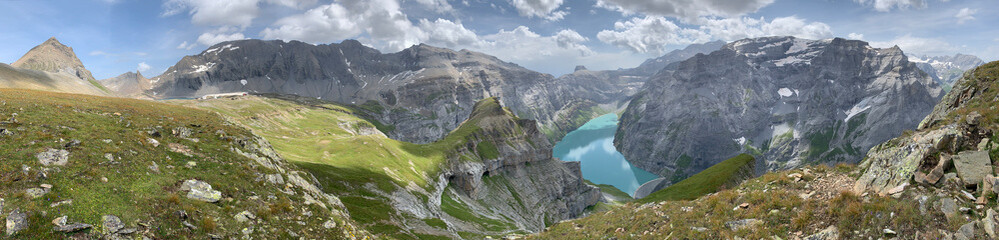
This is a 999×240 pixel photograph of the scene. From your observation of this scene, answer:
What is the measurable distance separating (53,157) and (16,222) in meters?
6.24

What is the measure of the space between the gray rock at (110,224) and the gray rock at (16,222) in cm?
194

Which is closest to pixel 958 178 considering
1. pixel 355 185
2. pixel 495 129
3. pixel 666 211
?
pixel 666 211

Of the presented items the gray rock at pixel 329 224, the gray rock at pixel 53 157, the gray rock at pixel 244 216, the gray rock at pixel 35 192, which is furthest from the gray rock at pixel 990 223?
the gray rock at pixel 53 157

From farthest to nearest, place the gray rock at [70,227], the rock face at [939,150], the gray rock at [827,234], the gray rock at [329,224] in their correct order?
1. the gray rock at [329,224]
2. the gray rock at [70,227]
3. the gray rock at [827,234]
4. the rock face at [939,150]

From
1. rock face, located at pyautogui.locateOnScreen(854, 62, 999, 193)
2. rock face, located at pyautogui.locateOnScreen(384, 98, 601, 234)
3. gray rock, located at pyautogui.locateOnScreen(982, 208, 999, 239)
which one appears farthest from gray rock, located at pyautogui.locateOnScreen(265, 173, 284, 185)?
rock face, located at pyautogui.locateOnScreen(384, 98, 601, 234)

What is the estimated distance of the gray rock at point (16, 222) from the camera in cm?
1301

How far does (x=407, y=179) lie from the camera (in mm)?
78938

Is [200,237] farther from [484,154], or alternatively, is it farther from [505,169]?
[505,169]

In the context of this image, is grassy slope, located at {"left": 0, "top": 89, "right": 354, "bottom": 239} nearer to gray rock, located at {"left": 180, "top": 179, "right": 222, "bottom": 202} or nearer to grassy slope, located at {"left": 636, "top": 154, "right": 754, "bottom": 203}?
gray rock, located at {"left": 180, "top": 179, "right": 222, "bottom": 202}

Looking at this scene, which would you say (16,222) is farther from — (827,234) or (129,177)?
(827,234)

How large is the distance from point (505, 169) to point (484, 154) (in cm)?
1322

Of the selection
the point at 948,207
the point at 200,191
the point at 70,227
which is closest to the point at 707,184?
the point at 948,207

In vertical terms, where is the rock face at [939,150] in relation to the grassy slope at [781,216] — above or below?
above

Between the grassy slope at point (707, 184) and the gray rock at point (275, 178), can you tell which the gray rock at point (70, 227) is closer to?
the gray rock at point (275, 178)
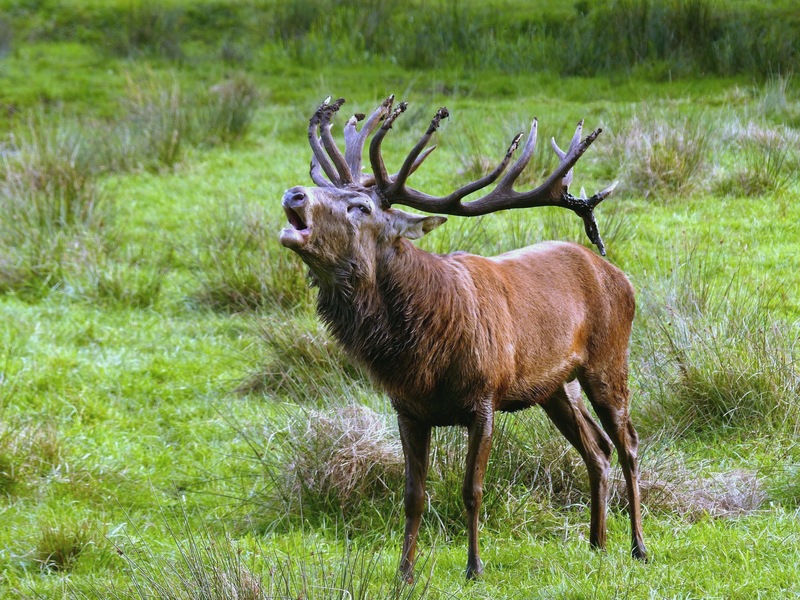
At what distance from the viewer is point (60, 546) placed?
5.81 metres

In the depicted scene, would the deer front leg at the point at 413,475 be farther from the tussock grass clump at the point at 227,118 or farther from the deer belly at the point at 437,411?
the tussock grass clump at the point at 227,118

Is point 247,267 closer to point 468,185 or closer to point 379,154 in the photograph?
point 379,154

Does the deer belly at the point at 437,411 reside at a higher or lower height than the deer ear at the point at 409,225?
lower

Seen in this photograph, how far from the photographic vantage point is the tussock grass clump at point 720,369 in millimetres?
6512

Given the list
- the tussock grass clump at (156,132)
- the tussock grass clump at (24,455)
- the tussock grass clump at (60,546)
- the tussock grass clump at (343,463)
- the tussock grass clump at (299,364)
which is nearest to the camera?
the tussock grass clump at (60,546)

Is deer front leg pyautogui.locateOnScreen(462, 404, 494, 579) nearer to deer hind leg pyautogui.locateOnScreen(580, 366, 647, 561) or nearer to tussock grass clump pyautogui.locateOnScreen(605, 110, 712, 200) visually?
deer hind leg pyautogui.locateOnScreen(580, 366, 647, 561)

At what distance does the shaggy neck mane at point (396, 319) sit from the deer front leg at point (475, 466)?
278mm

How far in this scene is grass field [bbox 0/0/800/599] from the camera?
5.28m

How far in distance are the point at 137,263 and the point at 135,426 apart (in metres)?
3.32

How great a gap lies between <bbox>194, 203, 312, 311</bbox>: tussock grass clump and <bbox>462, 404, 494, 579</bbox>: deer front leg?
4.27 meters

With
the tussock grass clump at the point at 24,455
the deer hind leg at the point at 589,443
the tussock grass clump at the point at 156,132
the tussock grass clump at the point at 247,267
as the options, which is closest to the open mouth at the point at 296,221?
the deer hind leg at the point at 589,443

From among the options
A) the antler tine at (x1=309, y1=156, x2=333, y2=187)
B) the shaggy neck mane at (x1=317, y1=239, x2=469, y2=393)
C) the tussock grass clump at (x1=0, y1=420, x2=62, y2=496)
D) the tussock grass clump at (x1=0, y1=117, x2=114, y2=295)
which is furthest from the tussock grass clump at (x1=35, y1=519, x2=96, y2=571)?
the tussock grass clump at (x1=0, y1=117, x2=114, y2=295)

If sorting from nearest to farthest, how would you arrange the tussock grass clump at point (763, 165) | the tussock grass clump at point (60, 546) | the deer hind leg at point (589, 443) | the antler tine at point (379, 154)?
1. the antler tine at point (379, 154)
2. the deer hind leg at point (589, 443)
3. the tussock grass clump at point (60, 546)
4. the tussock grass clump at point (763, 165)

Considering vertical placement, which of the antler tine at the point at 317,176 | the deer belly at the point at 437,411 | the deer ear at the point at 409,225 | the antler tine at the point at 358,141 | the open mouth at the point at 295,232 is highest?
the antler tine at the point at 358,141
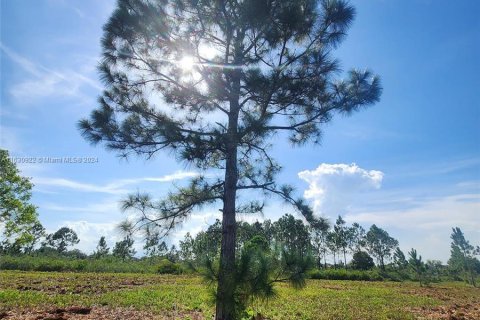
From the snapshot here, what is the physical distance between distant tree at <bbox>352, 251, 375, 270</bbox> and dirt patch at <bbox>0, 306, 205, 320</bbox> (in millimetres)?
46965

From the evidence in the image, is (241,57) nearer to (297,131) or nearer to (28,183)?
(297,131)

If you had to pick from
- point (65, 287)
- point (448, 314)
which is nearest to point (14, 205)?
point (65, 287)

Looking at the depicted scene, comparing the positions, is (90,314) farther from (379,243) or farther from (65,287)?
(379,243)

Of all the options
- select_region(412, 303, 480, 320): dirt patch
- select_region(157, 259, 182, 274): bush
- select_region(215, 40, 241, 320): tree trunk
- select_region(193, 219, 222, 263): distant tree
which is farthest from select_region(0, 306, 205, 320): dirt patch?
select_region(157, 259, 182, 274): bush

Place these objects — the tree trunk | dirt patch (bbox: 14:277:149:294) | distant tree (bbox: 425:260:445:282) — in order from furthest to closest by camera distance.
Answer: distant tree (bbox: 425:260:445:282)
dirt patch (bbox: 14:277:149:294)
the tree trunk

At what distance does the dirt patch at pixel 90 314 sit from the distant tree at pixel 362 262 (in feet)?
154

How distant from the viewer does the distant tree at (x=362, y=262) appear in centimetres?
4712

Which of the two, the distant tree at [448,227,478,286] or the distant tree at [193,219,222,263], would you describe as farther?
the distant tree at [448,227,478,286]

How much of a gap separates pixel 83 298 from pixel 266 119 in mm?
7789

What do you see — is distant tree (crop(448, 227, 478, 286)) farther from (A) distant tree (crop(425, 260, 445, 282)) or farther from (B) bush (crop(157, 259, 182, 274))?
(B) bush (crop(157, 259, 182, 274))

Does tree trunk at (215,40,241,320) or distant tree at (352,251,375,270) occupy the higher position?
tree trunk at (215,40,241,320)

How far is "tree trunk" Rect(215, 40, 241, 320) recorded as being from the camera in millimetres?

________________

Copy out the entries word for word, from the line with "At what distance does the shaggy" through the line with "4. the tussock", including both of those lines.

At what distance does the shaggy neck mane at point (396, 319) sit from the deer front leg at point (475, 466)?
278mm

How far in this scene is grass field [bbox 0/0/800/599] from the camera?
5.28m

How far in distance are the point at 137,263 and the point at 135,426 apart (in metres)?
3.32

How great a gap lies between <bbox>194, 203, 312, 311</bbox>: tussock grass clump and <bbox>462, 404, 494, 579</bbox>: deer front leg?
4.27 meters

With
the tussock grass clump at the point at 24,455
the deer hind leg at the point at 589,443
the tussock grass clump at the point at 156,132
the tussock grass clump at the point at 247,267
as the options, which is closest to the open mouth at the point at 296,221?
the deer hind leg at the point at 589,443

From among the options
A) the antler tine at (x1=309, y1=156, x2=333, y2=187)
B) the shaggy neck mane at (x1=317, y1=239, x2=469, y2=393)
C) the tussock grass clump at (x1=0, y1=420, x2=62, y2=496)
D) the tussock grass clump at (x1=0, y1=117, x2=114, y2=295)
which is furthest from the tussock grass clump at (x1=35, y1=519, x2=96, y2=571)?
the tussock grass clump at (x1=0, y1=117, x2=114, y2=295)

If sorting from nearest to farthest, how would you arrange the tussock grass clump at point (763, 165) | the tussock grass clump at point (60, 546) | the deer hind leg at point (589, 443) | the antler tine at point (379, 154)?
1. the antler tine at point (379, 154)
2. the deer hind leg at point (589, 443)
3. the tussock grass clump at point (60, 546)
4. the tussock grass clump at point (763, 165)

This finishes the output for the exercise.